— START —
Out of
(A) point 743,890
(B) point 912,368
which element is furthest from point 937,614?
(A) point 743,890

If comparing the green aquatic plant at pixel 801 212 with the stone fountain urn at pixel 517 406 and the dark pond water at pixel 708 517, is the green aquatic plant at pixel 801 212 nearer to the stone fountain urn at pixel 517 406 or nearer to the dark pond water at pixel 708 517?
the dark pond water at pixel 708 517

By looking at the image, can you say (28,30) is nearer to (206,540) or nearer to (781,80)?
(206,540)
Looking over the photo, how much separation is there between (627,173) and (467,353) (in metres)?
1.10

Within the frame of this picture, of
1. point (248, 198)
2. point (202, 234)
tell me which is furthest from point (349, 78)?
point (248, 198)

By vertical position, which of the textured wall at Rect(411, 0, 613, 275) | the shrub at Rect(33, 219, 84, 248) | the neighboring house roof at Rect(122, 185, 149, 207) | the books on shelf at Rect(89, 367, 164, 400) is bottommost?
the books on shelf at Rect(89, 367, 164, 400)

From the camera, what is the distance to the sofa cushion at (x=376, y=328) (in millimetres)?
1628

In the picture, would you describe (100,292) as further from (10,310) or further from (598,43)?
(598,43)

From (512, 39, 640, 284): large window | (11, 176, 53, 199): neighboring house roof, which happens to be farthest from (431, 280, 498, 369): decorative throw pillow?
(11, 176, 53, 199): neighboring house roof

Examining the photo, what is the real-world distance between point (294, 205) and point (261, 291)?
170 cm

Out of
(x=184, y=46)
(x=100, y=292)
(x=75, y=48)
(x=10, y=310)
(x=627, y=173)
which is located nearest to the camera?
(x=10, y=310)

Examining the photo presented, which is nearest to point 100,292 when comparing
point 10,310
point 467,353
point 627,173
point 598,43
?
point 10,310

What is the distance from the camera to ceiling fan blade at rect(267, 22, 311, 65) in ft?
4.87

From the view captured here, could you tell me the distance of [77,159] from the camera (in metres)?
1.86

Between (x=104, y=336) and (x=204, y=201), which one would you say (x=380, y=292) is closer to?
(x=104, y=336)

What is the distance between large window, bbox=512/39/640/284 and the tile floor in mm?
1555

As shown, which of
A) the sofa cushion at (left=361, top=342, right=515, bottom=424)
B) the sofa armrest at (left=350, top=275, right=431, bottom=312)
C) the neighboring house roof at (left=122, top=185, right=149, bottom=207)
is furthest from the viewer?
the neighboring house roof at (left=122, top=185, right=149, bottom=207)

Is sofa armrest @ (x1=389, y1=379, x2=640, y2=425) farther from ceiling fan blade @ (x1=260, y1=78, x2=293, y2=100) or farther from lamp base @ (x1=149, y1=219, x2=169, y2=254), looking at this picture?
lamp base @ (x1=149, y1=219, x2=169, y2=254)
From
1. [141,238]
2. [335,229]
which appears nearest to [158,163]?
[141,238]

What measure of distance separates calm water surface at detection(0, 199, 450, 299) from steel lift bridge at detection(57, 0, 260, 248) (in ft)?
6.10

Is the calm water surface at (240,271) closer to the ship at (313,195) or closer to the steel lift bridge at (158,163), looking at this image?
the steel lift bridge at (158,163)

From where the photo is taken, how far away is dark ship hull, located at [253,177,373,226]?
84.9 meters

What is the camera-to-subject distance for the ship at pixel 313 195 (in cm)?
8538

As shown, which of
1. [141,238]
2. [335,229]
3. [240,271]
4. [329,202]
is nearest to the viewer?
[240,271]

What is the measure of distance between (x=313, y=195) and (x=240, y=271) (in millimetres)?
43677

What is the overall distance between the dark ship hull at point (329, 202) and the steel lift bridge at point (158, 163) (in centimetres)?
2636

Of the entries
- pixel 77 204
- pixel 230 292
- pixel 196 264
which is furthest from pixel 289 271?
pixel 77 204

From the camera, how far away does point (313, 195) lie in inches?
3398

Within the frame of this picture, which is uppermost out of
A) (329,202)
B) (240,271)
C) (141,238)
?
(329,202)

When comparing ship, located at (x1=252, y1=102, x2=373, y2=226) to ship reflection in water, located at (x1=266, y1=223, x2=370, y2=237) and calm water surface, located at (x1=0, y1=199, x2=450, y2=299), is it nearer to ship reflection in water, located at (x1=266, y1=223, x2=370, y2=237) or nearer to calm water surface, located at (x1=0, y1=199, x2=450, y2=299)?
— END —
* [Task directions]:
Render the rows as a Markdown table with the columns "No." and "Text", starting with the line that contains "What is the measure" and going on through the end of the rows. Put one line per table row, numbered in order, and leave out blank lines.

* [Full answer]:
| No. | Text |
|---|---|
| 1 | What is the measure of distance between (x=313, y=195) and (x=240, y=271) (in millimetres)? |
| 2 | 43677 |
| 3 | What is the overall distance between the dark ship hull at point (329, 202) and the steel lift bridge at point (158, 163) (in centimetres)? |
| 4 | 2636 |
| 5 | Of the entries |
| 6 | - pixel 77 204 |
| 7 | - pixel 230 292 |
| 8 | - pixel 196 264 |
| 9 | which is furthest from pixel 289 271? |
| 10 | pixel 77 204 |
| 11 | From the camera, how far away does point (313, 195) lie in inches? |
| 12 | 3398 |
| 13 | Within the frame of this picture, which is uppermost out of |
| 14 | A) (329,202) |
| 15 | B) (240,271) |
| 16 | C) (141,238) |
| 17 | ? |
| 18 | (329,202) |
| 19 | When comparing ship, located at (x1=252, y1=102, x2=373, y2=226) to ship reflection in water, located at (x1=266, y1=223, x2=370, y2=237) and calm water surface, located at (x1=0, y1=199, x2=450, y2=299), is it nearer to ship reflection in water, located at (x1=266, y1=223, x2=370, y2=237) or nearer to calm water surface, located at (x1=0, y1=199, x2=450, y2=299)? |